Arriva un’altra auto.
Nicola: “Ecco, ora siamo al completo!”

Max saluta lampeggiando, e urla qualcosa.
Scende dall’auto.

Max: “Ragazzi, ho qui una bottiglia di bianco, se avete il cavatappi…”
Nicola: “Non scherzare, ce l’ho in macchina.”
Max: “Mancano i bicchieri!”
Il Nomade: “Vado a prenderli io.”

Rientro in casa, mi metto un paio di jeans (uff) e recupero quattro bicchieri.

Giulia: “Ndo te sei cambiato? Nell’ascensore?”
Il Nomade: “No, in un vecchio Motorola 3200.”

Mi mancava questo posto, oh.

Come la Garibaldi.

Un sogno coronato. Un amore che aspettavo da tempo.
Ho già perso l’appetito e ho già iniziato a macinare chilometri.
La guinness-mobile, sullo sfondo, mi vedrà andare via leggero e libero, ogni volta che vorrò sentire l’aria passarmi tra i capelli… Sì, ho scritto una puttanata: devo indossare il casco.

Anita e il Nomade. Non male, vero?

Si

Si

L’ultima volta

Sono le 4, minuto più, minuto meno. L’alba è vicina e San Lorenzo sta per svegliarsi.
Beviamo vodka alla pesca. È imbevibile, in verità, e ci sta dando alla testa.
Ma noi continuiamo a berla, e le tue labbra sanno di pesca. La cosa mi stuzzica e io ti stuzzico.
Chissà perché, poi, dato che detesto la frutta. Ah, che pirla, non detesto te. Non ancora.

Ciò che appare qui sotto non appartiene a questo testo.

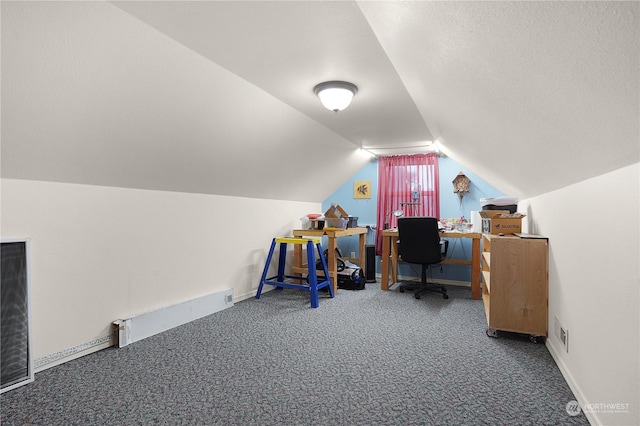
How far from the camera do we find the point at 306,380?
6.75 feet

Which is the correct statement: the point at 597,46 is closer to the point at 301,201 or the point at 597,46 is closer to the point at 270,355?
the point at 270,355

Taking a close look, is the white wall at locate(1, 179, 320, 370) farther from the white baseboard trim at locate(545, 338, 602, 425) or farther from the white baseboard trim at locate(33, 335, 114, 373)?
the white baseboard trim at locate(545, 338, 602, 425)

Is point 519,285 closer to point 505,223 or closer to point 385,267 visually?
point 505,223

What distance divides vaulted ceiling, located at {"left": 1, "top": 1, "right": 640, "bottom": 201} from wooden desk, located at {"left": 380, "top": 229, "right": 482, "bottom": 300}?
1246 mm

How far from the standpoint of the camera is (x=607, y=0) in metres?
0.74

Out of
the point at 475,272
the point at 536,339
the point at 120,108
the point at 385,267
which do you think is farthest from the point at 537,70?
the point at 385,267

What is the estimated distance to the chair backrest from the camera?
398 centimetres

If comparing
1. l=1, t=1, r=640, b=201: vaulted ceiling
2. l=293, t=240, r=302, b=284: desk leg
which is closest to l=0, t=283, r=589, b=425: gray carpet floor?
l=1, t=1, r=640, b=201: vaulted ceiling

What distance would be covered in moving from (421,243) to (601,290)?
2.52 meters

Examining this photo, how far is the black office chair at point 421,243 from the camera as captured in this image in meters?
3.99

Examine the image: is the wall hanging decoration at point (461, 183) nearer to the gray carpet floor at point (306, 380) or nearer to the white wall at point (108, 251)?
the gray carpet floor at point (306, 380)

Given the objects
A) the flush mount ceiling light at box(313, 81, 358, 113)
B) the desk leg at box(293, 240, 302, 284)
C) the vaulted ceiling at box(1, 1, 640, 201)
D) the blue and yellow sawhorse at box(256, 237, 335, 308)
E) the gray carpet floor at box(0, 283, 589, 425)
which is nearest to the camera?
the vaulted ceiling at box(1, 1, 640, 201)

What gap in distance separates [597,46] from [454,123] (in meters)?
1.94

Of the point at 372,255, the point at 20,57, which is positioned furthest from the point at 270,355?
the point at 372,255
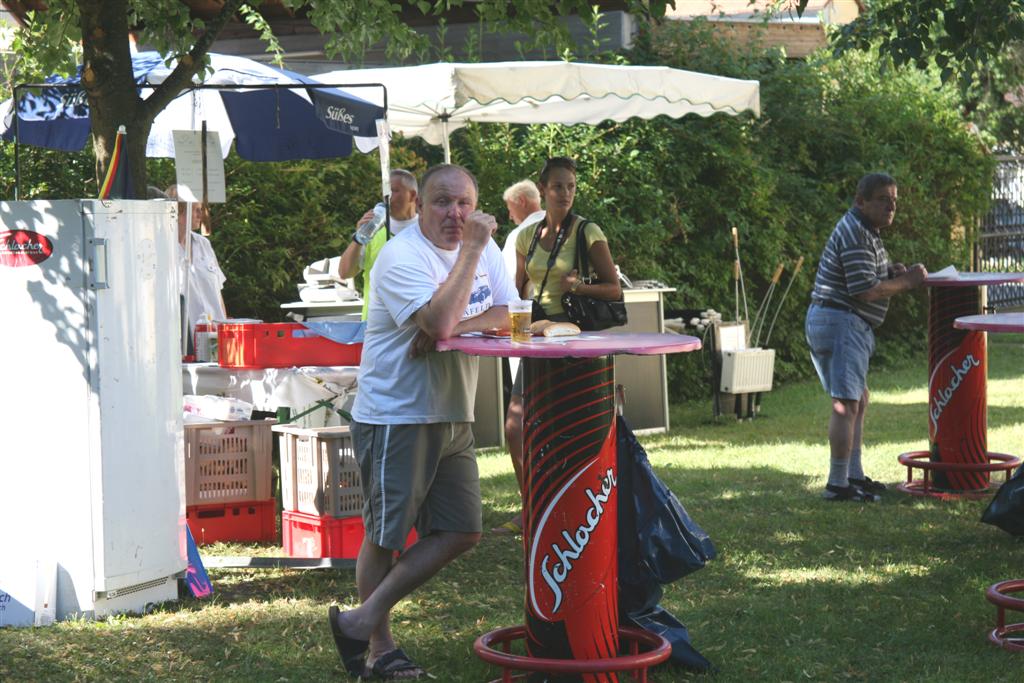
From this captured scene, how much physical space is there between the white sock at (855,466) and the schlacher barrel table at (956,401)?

Mentre bevo, cerco anche di elaborare quanto mi hai detto a proposito dell’amore, e della tua voglia di potere essere sempre libera.

Una fulminea associazione di idee mi fa ricordare una canzone.
La trascrivo, usando una delle tue innumerevoli biro colorate (un turchese acceso, tendente all’azzurro), e poi te la dedico, cantandola sommessamente.
Chissà perché, poi, dato che non amo cantare sottovoce. E però sono quasi le cinque del mattino, qualcuno potrebbe protestare.

Se il cuore nasce marinaio
non potrai averlo,
perché non basta un altro cuore per tenerlo.